Can you convert the rows, from the line containing "What measure of" through the end of the rows, into a JSON list of strings with one string per line and blank lines left out?

• [RECORDS FOR THIS EXERCISE]

○ ○ ○

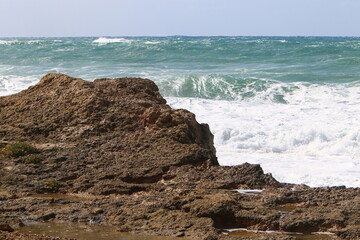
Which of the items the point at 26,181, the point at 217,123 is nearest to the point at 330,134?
the point at 217,123

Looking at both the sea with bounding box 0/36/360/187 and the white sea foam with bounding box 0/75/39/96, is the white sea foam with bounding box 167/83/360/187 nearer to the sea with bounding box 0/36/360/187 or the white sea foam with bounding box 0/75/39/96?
the sea with bounding box 0/36/360/187

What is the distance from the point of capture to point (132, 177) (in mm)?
6535

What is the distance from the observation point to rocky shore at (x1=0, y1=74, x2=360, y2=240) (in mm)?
5383

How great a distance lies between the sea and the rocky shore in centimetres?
358

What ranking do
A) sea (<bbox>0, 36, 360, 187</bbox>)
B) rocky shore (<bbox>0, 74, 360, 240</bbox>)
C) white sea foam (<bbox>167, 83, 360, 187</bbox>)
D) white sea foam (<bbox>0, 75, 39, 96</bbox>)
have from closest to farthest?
rocky shore (<bbox>0, 74, 360, 240</bbox>) → white sea foam (<bbox>167, 83, 360, 187</bbox>) → sea (<bbox>0, 36, 360, 187</bbox>) → white sea foam (<bbox>0, 75, 39, 96</bbox>)

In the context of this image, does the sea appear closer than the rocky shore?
No

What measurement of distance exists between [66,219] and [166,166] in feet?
4.59

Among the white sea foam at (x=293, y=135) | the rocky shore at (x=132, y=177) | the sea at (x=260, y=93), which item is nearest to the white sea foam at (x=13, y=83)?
the sea at (x=260, y=93)

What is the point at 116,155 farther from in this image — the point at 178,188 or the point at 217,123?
the point at 217,123

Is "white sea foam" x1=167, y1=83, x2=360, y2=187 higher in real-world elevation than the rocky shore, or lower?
lower

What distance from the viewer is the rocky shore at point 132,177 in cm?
538

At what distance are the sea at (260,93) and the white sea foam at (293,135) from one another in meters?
0.02

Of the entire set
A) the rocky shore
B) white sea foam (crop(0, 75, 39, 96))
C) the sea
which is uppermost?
the rocky shore

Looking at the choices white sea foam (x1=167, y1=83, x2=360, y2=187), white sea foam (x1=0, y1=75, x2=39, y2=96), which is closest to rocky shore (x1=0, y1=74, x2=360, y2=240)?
white sea foam (x1=167, y1=83, x2=360, y2=187)
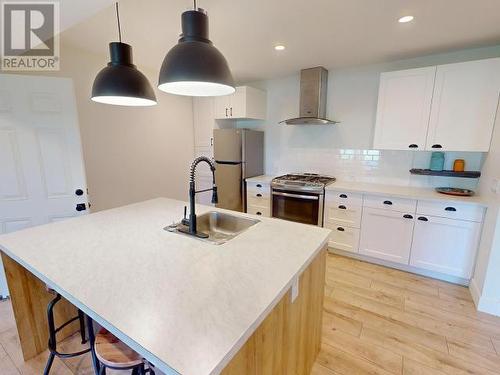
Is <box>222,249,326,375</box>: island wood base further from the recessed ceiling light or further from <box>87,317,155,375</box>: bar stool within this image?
the recessed ceiling light

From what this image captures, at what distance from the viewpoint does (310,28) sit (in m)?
2.10

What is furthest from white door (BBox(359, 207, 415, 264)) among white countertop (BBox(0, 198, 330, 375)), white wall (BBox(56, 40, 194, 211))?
white wall (BBox(56, 40, 194, 211))

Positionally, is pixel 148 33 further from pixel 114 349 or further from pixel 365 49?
pixel 114 349

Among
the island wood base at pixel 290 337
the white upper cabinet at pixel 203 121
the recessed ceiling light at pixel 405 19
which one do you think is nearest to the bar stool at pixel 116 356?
the island wood base at pixel 290 337

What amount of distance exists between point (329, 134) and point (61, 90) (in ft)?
10.2

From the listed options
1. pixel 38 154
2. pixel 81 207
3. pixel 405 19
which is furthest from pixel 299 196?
pixel 38 154

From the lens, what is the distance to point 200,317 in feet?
2.68

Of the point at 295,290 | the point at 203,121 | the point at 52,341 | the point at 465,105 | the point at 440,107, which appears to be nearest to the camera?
the point at 295,290

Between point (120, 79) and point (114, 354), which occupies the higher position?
point (120, 79)

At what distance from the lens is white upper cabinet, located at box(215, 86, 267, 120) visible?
354cm

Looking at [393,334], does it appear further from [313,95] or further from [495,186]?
[313,95]

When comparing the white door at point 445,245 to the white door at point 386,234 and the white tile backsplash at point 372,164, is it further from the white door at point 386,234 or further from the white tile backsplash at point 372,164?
the white tile backsplash at point 372,164

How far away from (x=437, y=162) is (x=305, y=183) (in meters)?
1.47

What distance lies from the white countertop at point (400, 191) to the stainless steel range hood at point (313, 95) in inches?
35.1
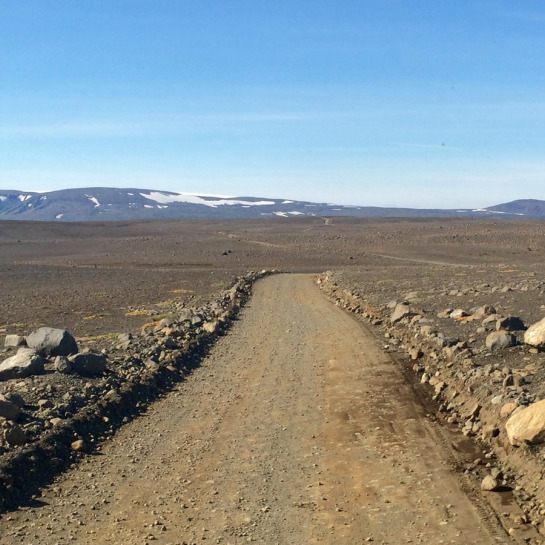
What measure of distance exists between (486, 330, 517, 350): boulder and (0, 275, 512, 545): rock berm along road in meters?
2.13

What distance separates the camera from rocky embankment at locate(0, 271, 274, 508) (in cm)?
802

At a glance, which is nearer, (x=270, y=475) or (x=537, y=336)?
(x=270, y=475)

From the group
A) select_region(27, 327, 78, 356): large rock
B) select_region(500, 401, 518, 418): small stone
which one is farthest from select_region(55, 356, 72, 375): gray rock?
select_region(500, 401, 518, 418): small stone

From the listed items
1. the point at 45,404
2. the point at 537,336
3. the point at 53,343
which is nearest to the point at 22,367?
the point at 53,343

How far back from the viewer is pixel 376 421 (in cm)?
980

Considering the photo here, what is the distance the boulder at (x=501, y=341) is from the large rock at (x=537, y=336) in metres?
0.37

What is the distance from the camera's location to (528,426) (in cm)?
796

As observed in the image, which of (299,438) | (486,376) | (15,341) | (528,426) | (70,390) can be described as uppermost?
(528,426)

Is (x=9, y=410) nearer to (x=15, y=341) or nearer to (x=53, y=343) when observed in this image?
(x=53, y=343)

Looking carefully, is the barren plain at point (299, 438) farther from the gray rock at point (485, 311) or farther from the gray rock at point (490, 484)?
the gray rock at point (485, 311)

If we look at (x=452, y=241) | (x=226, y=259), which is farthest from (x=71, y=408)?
(x=452, y=241)

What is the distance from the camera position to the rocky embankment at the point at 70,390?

○ ○ ○

• [TASK SOLUTION]
[
  "What measure of distance exists between (486, 330, 517, 350): boulder and (0, 275, 512, 545): rock berm along road in meters?",
  "2.13",
  "What distance separates the camera from rocky embankment at locate(0, 271, 274, 508) (in cm)?",
  "802",
  "At a glance, which is nearer, (x=270, y=475) or (x=537, y=336)?",
  "(x=270, y=475)",
  "From the group",
  "A) select_region(27, 327, 78, 356): large rock",
  "B) select_region(500, 401, 518, 418): small stone",
  "which one is farthest from select_region(55, 356, 72, 375): gray rock?",
  "select_region(500, 401, 518, 418): small stone",
  "From the listed items",
  "1. the point at 45,404",
  "2. the point at 537,336",
  "3. the point at 53,343",
  "which is nearest to the point at 22,367?",
  "the point at 53,343",
  "How far back from the viewer is pixel 376 421 (in cm)?",
  "980",
  "Considering the photo here, what is the distance the boulder at (x=501, y=341) is from the large rock at (x=537, y=336) in metres?",
  "0.37",
  "What is the distance from the camera's location to (528,426) (in cm)?",
  "796",
  "As observed in the image, which of (299,438) | (486,376) | (15,341) | (528,426) | (70,390) can be described as uppermost?",
  "(528,426)",
  "Is (x=9, y=410) nearer to (x=15, y=341) or nearer to (x=53, y=343) when observed in this image?",
  "(x=53, y=343)",
  "Looking carefully, is the barren plain at point (299, 438) farther from the gray rock at point (485, 311) or farther from the gray rock at point (490, 484)?",
  "the gray rock at point (485, 311)",
  "If we look at (x=452, y=241) | (x=226, y=259), which is farthest from (x=71, y=408)?",
  "(x=452, y=241)",
  "What is the distance from the camera position to the rocky embankment at the point at 70,390?"
]